:: ASSIGNMENT ::
Take the lines below from the one with "Lelouvre insolent 這本書好爛_book cover design" through the one with "토미건웨어하우스 개장식에 참석했다." and print only them, exactly. Don't print the pictures.

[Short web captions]
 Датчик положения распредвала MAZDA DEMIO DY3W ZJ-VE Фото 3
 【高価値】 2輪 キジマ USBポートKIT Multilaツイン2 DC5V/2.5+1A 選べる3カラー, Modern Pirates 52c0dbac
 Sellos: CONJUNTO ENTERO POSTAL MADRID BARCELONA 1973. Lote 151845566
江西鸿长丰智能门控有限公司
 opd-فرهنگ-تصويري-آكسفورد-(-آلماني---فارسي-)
==
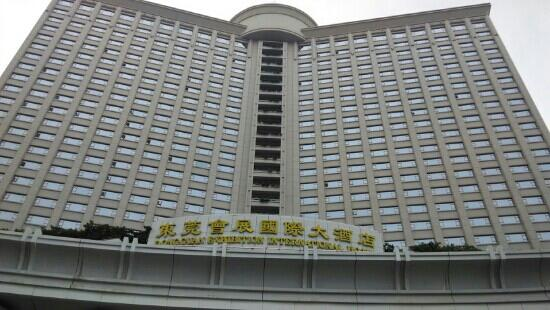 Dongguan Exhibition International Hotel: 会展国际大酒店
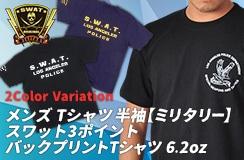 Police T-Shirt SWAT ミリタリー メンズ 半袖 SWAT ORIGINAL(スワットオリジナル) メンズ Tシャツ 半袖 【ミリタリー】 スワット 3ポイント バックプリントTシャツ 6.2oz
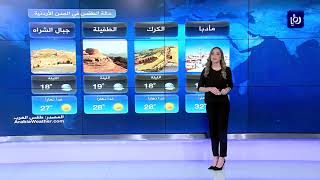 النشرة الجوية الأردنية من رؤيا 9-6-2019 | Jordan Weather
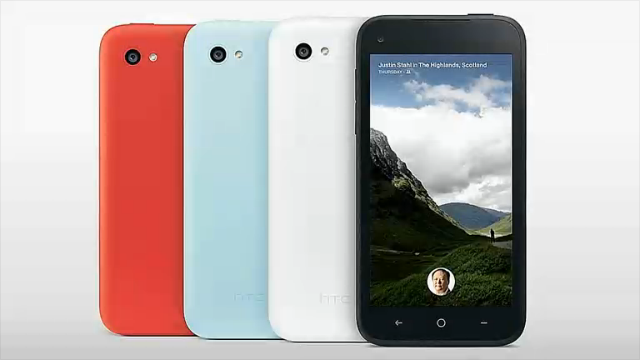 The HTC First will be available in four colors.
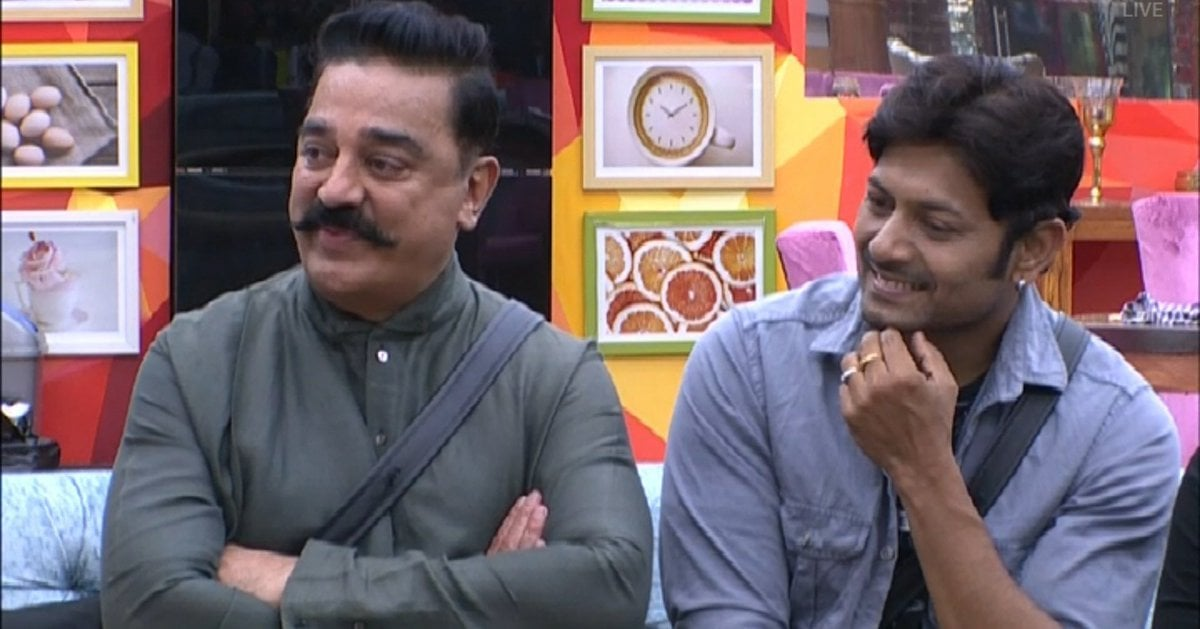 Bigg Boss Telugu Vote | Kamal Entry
---
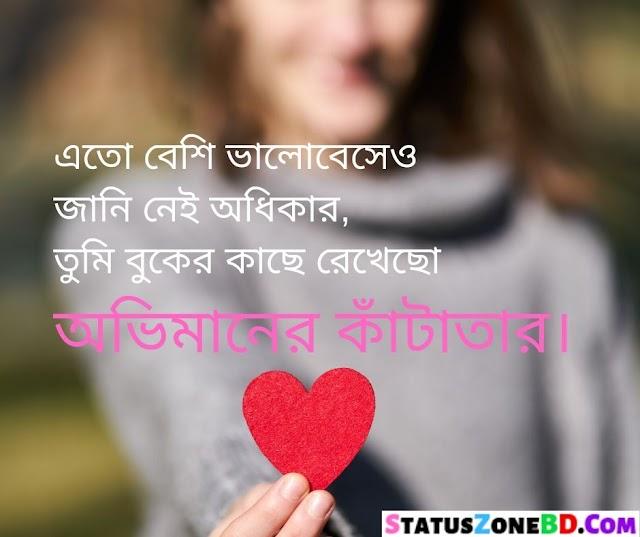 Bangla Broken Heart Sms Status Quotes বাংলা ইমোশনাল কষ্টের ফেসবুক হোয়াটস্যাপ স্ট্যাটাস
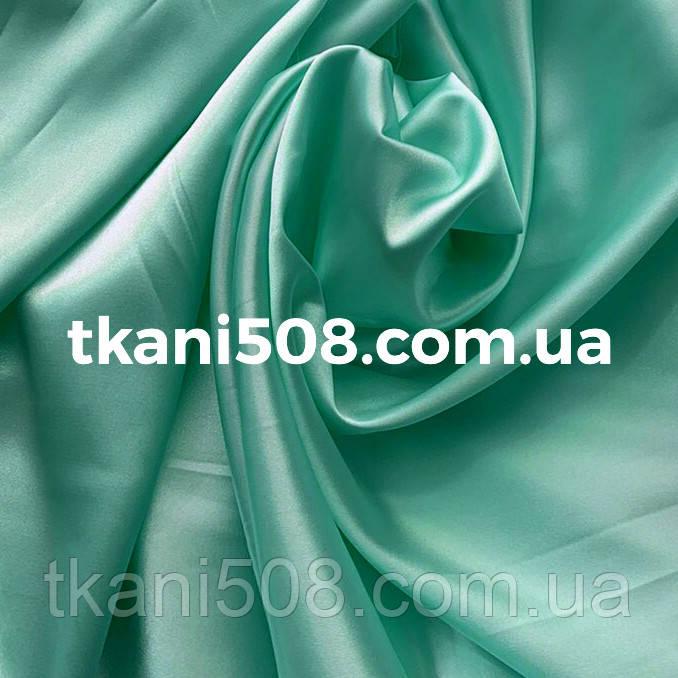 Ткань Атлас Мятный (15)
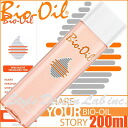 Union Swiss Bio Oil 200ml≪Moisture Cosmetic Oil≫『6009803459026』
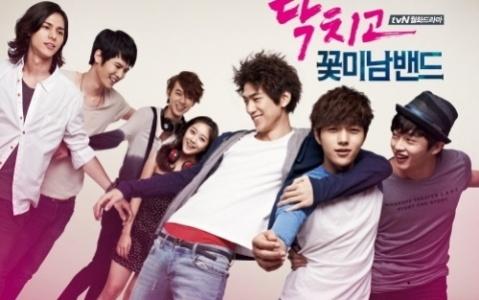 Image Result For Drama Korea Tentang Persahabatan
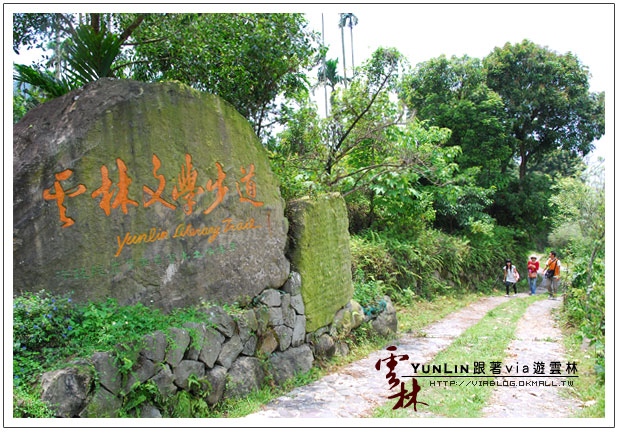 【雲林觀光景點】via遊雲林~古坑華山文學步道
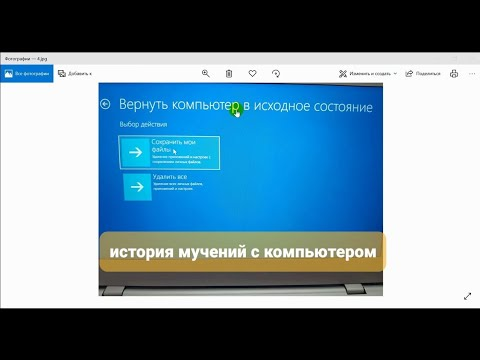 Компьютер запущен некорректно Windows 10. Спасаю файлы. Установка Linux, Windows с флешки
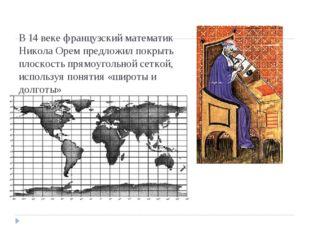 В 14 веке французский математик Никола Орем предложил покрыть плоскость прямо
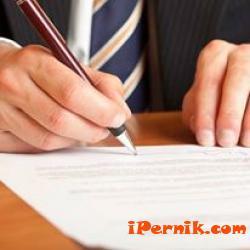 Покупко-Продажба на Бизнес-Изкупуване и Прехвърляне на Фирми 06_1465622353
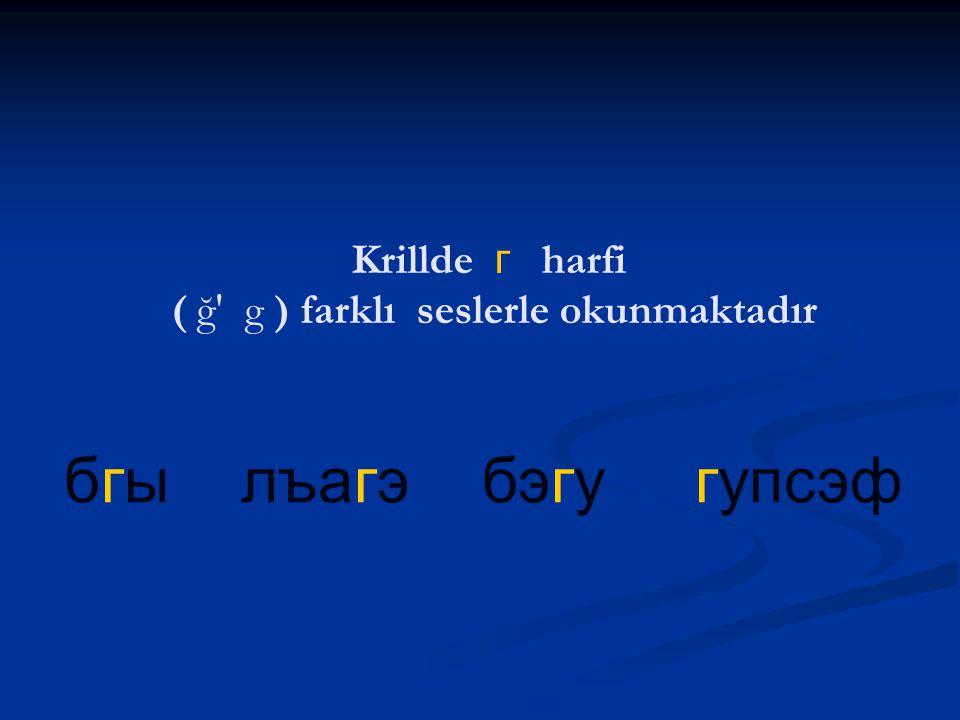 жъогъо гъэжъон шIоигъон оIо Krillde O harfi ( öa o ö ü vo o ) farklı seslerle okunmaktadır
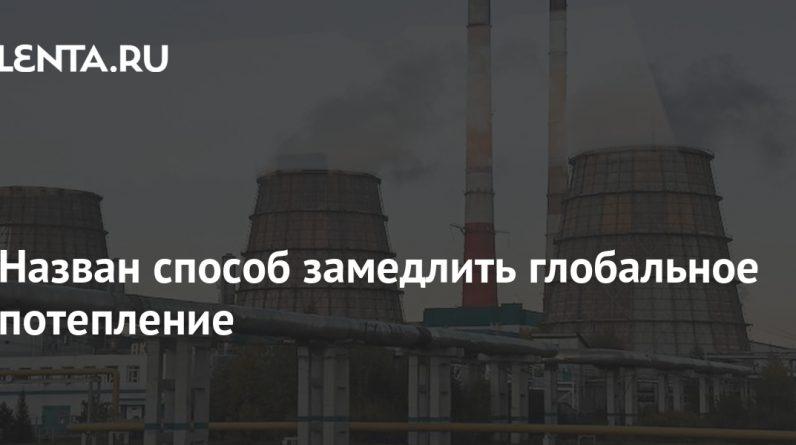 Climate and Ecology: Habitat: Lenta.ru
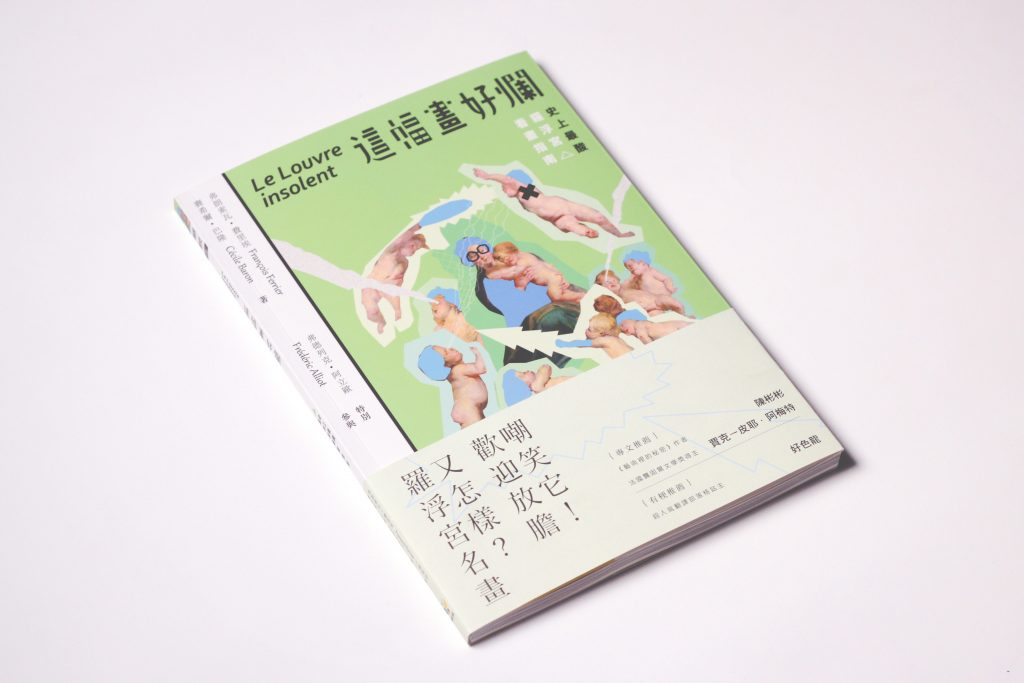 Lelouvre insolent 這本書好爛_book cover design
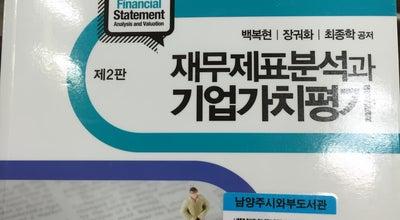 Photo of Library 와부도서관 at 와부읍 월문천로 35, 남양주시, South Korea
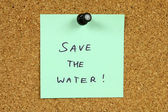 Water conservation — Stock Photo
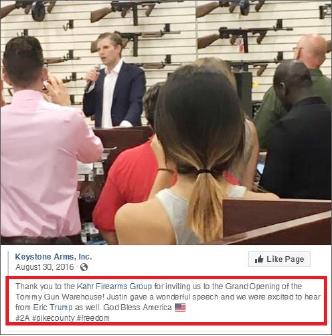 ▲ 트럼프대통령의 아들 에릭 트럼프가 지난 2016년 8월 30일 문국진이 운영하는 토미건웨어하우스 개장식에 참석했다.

:: WRITTEN SOLUTION ::
 Lelouvre insolent 這本書好爛_book cover design
 Photo of Library 와부도서관 at 와부읍 월문천로 35, 남양주시, South Korea
 Water conservation — Stock Photo
 ▲ 트럼프대통령의 아들 에릭 트럼프가 지난 2016년 8월 30일 문국진이 운영하는 토미건웨어하우스 개장식에 참석했다.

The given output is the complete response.